Le programme de murales extérieures mis en place en marge du 150e anniversaire de Salaberry-de-Valleyfield a mené à la réalisation de 5 œuvres qui sont maintenant offertes en réalité augmentée.

Trois de ces œuvres ont été réalisés sur des murs d’édifices privés, grâce à la collaboration de leurs propriétaires respectifs. Il s’agit des murales Hérons, de l’artiste bosny peinte au 39, rue Jacques-Cartier, Solène en fleurs d’Annie Thériault, au 31, rue Saint-Thomas, de même que Bouffée d’air des artistes Mathieu Vandelac et Antonin Savioz-Séguin, au magasin Sports Experts de la rue Victoria.

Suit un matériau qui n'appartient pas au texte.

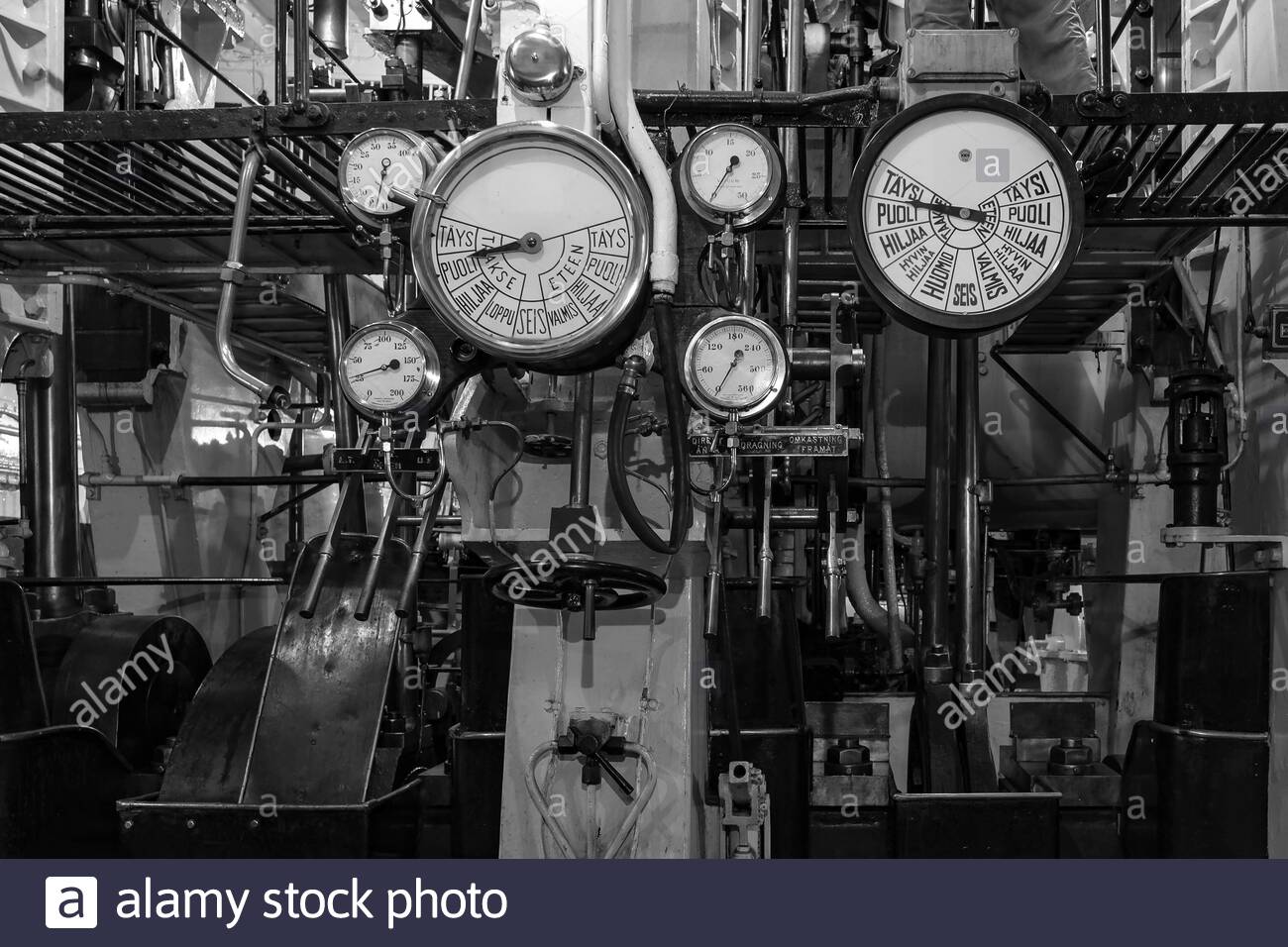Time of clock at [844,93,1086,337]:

À celles-ci se sont ajoutées deux autres œuvres réalisées sur des édifices municipaux, soit Le grand murmure du fleuve, de Mili Art sur le grand mur du Club nautique, de même que Sous le soleil exactement, de Marjorie Taillefer, sur l’Édifice Gaétan-Rousse.

Pour le maire Miguel Lemieux, ces murales sont une nouvelle façon d’embellir la ville, tout comme c’est le cas avec la récente illumination de la cheminée de la Moco. «Tant qu’on aura des murs et des propriétaires qui veulent s’impliquer, on va poursuivre la démarche», dit-il.

Le président des fêtes du 150e, Denis Lapointe, a fait valoir qu’il s’agissait d’une excellente manière d’assurer une continuité à ces festivités. «La ville possède déjà des attraits comme la baie, la marina, auxquelles s’ajoutent des bâtiments dont les murs retrouvent une âme grâce au travail des artistes.»

Incidemment, la murale Hérons, constitue le legs du 150e anniversaire offert par Desjardins – Caisse de Salaberry-de-Valleyfield. Cette murale «est un symbole vivant de notre histoire, de notre fierté et surtout de ce lien fort qui nous unit», a mentionné Kathleen Favreau O’Brien, directrice – Soutien à la direction générale. 

En réalité augmentée

Ces œuvres forment un circuit qu’il est possible de découvrir plus en détails grâce à la technologie de réalité augmentée, développée par l’expert en design graphique Armand Balla.

Le code QR affiché près de chaque murale donne accès à une foule d’informations sur l’artiste et sa démarche. (Photo Journal Saint-François – Mario Pitre)

Il suffit de balayer le code QR placé sur la petite affiché à proximité de chaque murale pour ensuite voir celles-ci s’animer directement sur son appareil mobile. En un clic, il est également possible de regarder une entrevue vidéo avec les artistes et de visiter leurs plateformes (site Web ou médias sociaux) pour en apprendre davantage sur leur démarche.

Tout indique que d’autres murales pourraient bien s’ajouter dès l’an prochain aux cinq déjà réalisées, pour ainsi renchérir ce musée à ciel ouvert.